Spatial reasoning record data
--- --- ---

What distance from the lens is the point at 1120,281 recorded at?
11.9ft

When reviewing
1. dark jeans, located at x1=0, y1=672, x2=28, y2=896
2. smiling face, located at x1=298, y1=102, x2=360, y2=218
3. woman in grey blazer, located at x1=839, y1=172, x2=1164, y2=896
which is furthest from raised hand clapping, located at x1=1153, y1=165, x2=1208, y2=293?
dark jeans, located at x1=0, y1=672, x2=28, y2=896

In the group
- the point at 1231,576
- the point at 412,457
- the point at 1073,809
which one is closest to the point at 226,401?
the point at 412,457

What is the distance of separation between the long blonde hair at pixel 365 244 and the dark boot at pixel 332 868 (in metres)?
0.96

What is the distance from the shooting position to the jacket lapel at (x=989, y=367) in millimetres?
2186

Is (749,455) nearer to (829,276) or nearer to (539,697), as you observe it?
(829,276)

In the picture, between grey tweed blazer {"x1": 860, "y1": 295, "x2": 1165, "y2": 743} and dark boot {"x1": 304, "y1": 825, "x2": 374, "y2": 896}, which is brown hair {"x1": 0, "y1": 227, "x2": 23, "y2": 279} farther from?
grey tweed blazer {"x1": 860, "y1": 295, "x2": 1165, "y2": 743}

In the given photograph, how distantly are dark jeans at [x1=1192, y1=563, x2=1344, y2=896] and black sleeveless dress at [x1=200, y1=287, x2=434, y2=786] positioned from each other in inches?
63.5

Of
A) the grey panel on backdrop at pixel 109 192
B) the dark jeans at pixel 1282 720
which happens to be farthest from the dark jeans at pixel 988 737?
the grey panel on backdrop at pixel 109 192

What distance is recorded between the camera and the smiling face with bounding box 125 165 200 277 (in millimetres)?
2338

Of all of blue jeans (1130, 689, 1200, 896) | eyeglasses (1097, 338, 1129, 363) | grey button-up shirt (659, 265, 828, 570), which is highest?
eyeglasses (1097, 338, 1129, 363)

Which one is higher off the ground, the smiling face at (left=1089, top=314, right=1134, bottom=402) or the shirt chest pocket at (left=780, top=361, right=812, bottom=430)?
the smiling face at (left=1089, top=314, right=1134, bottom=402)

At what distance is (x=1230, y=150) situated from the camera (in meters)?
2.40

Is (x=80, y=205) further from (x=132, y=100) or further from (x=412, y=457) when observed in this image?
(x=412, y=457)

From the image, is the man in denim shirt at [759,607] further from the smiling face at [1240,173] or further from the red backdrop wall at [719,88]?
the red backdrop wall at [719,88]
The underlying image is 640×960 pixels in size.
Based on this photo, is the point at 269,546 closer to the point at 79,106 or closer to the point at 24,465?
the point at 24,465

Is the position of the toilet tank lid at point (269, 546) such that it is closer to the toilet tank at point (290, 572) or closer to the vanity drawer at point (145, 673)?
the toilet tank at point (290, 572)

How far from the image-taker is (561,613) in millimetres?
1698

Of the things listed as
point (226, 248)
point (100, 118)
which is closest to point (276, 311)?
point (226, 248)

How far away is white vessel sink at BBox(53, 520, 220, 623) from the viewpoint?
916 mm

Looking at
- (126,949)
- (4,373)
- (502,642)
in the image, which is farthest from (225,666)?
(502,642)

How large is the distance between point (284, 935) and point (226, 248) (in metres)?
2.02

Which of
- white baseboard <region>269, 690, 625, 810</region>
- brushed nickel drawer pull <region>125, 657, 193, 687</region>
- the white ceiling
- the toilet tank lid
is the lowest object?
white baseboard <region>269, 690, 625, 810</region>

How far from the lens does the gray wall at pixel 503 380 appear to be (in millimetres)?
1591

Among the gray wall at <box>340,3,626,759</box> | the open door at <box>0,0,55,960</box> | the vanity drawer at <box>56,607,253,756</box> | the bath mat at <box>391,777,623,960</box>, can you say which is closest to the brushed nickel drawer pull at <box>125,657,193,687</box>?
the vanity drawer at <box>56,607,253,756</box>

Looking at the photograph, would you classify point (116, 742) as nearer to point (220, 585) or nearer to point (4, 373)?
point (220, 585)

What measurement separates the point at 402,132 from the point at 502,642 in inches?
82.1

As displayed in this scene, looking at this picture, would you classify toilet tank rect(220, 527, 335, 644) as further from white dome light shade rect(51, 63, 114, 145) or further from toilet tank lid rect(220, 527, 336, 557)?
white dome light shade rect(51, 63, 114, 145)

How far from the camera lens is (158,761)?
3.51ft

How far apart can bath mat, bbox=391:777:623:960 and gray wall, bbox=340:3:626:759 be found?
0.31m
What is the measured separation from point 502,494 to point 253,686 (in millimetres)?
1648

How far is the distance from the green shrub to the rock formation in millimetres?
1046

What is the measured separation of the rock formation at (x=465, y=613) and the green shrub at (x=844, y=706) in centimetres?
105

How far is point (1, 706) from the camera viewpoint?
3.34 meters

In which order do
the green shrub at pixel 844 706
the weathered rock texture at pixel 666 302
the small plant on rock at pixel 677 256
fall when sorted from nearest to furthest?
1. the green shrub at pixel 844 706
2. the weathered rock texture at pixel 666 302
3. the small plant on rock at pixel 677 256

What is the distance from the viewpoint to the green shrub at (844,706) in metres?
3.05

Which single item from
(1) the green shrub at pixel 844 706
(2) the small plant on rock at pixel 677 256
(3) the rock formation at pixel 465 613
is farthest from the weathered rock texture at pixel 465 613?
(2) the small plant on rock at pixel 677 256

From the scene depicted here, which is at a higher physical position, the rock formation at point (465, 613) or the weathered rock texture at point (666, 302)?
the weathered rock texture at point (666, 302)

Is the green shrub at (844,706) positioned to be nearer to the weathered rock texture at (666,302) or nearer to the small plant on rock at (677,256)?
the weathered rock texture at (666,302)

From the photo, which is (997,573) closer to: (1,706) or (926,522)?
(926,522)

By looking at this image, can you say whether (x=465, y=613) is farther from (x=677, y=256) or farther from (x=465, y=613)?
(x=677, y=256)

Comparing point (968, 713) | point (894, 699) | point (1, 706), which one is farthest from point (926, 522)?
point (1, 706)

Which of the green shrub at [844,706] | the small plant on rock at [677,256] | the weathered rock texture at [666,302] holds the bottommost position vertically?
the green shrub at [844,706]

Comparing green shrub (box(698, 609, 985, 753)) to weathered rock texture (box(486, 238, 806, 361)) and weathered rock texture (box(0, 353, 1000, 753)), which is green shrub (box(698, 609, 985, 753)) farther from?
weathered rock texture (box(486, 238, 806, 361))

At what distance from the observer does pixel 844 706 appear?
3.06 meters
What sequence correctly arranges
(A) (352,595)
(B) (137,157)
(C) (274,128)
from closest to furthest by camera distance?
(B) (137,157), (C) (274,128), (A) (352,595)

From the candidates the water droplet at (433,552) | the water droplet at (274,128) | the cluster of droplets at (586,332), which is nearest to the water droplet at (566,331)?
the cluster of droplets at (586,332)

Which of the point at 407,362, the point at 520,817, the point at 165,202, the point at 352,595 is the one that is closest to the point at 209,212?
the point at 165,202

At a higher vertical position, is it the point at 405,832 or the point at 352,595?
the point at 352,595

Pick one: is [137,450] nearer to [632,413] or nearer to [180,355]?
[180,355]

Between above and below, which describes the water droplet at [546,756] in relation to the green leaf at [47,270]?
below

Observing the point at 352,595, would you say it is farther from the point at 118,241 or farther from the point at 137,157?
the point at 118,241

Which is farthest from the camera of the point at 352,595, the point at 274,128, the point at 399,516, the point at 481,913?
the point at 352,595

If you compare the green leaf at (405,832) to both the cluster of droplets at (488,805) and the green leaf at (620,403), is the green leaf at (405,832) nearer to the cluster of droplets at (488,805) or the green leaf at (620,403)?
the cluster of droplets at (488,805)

--- --- ---

Problem description: Give the part of the records that opens with the line containing "Which is farthest from the" and runs through the end of the records as a two-column CSV with columns named request and answer. Write one row per record, with each field in double quotes and any line breaks replaced by spaces.

Result:
request,answer
"Which is farthest from the camera of the point at 352,595, the point at 274,128, the point at 399,516, the point at 481,913?","the point at 352,595"
"If you compare the green leaf at (405,832) to both the cluster of droplets at (488,805) and the green leaf at (620,403), is the green leaf at (405,832) nearer to the cluster of droplets at (488,805) or the green leaf at (620,403)?","the cluster of droplets at (488,805)"